Raw data Block Start
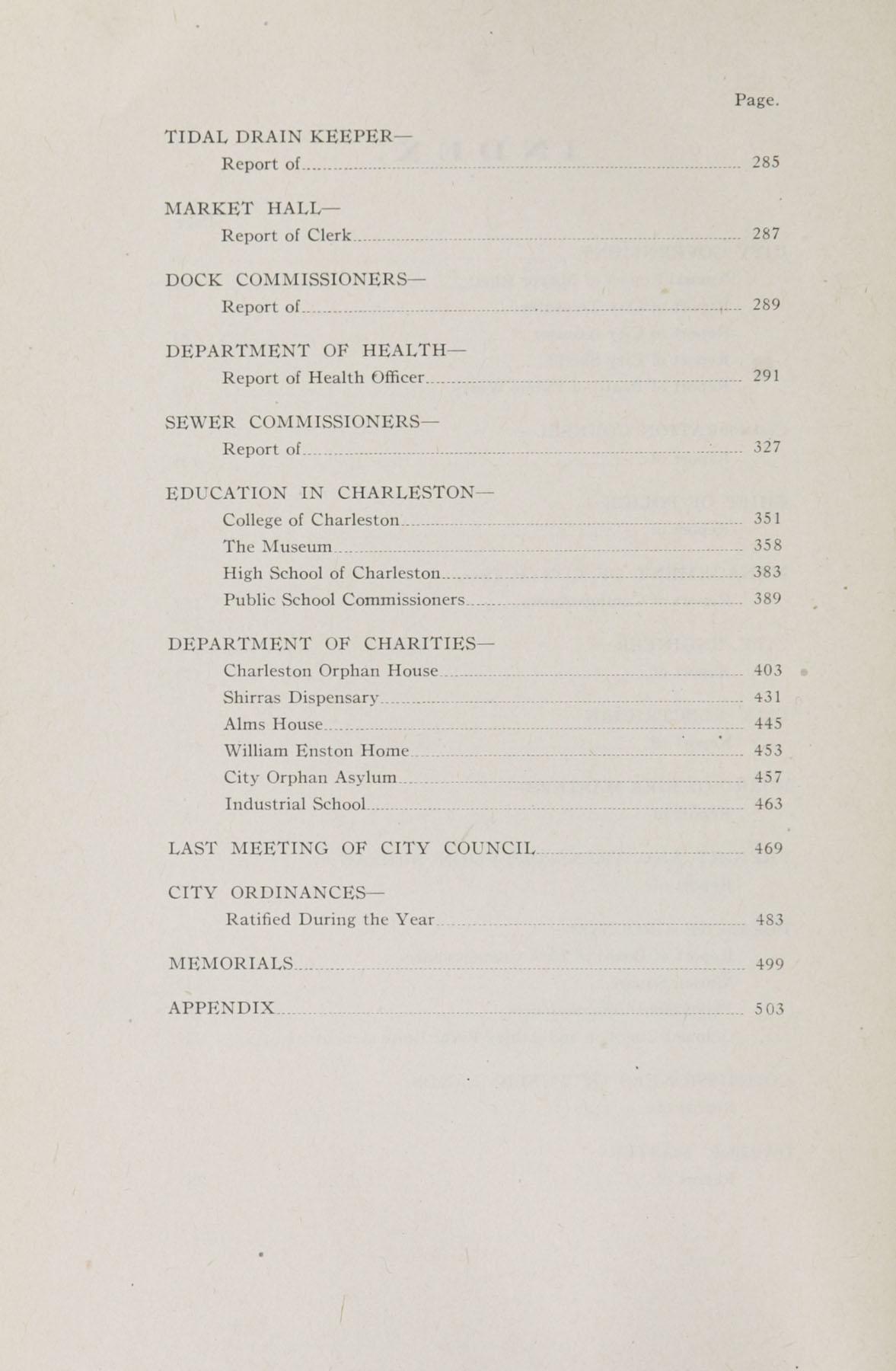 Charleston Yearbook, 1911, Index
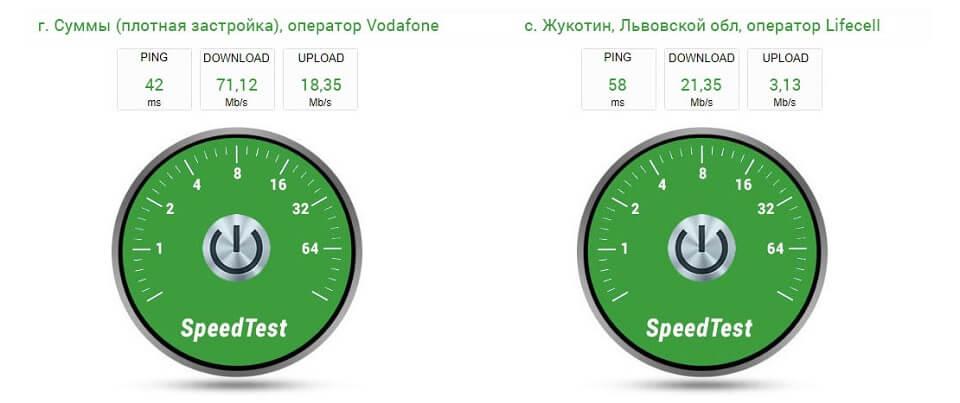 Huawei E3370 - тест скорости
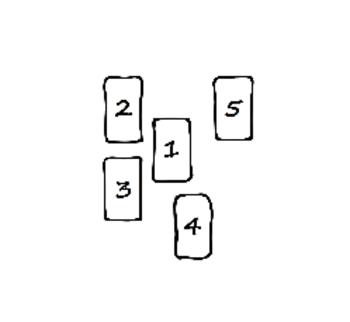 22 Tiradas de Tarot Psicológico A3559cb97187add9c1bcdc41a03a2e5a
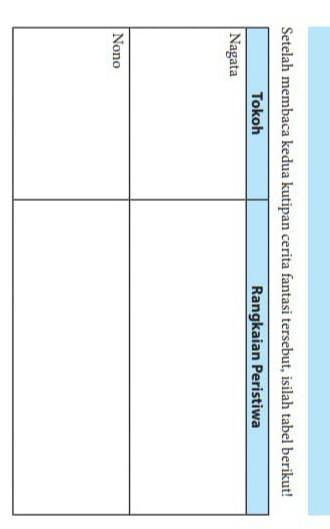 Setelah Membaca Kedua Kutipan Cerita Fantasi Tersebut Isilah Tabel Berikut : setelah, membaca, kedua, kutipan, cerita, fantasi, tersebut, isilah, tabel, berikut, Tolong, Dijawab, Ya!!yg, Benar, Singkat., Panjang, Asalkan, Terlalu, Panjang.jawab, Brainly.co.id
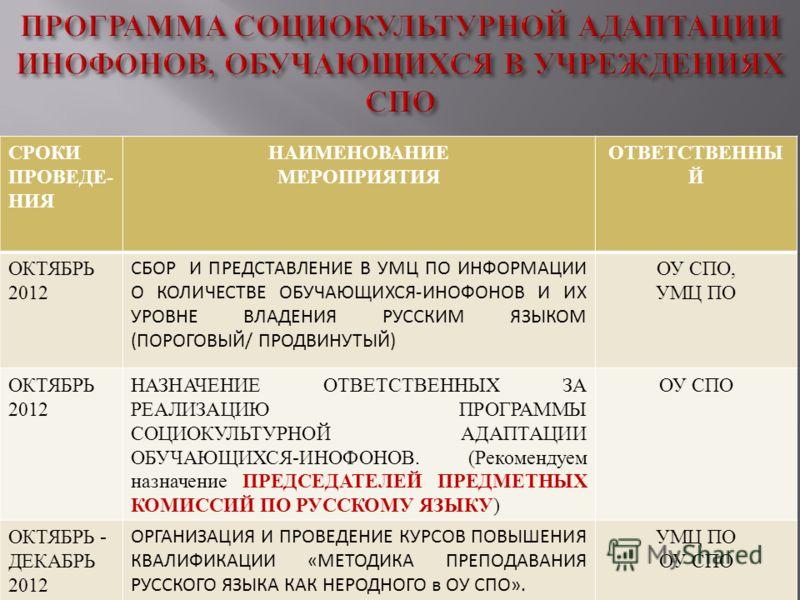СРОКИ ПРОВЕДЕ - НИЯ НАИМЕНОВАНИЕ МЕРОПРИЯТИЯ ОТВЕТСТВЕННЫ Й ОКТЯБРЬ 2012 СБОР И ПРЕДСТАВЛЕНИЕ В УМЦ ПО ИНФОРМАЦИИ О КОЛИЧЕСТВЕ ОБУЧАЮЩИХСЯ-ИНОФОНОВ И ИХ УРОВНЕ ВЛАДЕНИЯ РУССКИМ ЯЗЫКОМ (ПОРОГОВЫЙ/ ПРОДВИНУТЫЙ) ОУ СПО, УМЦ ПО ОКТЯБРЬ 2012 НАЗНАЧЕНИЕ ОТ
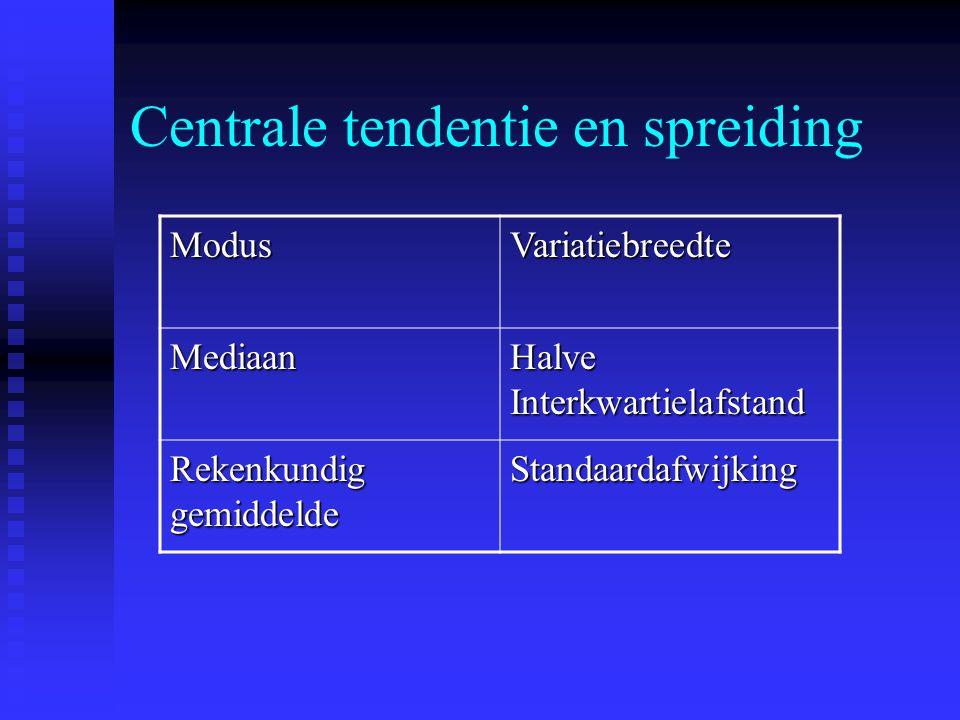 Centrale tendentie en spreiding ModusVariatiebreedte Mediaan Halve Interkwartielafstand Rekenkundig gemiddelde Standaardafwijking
Raw data Block End
What is expected: In your copy, include no pictures; print every line above exactly.

Task solution:
 Charleston Yearbook, 1911, Index
 Huawei E3370 - тест скорости
 22 Tiradas de Tarot Psicológico A3559cb97187add9c1bcdc41a03a2e5a
 Setelah Membaca Kedua Kutipan Cerita Fantasi Tersebut Isilah Tabel Berikut : setelah, membaca, kedua, kutipan, cerita, fantasi, tersebut, isilah, tabel, berikut, Tolong, Dijawab, Ya!!yg, Benar, Singkat., Panjang, Asalkan, Terlalu, Panjang.jawab, Brainly.co.id
СРОКИ ПРОВЕДЕ - НИЯ НАИМЕНОВАНИЕ МЕРОПРИЯТИЯ ОТВЕТСТВЕННЫ Й ОКТЯБРЬ 2012 СБОР И ПРЕДСТАВЛЕНИЕ В УМЦ ПО ИНФОРМАЦИИ О КОЛИЧЕСТВЕ ОБУЧАЮЩИХСЯ-ИНОФОНОВ И ИХ УРОВНЕ ВЛАДЕНИЯ РУССКИМ ЯЗЫКОМ (ПОРОГОВЫЙ/ ПРОДВИНУТЫЙ) ОУ СПО, УМЦ ПО ОКТЯБРЬ 2012 НАЗНАЧЕНИЕ ОТ
 Centrale tendentie en spreiding ModusVariatiebreedte Mediaan Halve Interkwartielafstand Rekenkundig gemiddelde Standaardafwijking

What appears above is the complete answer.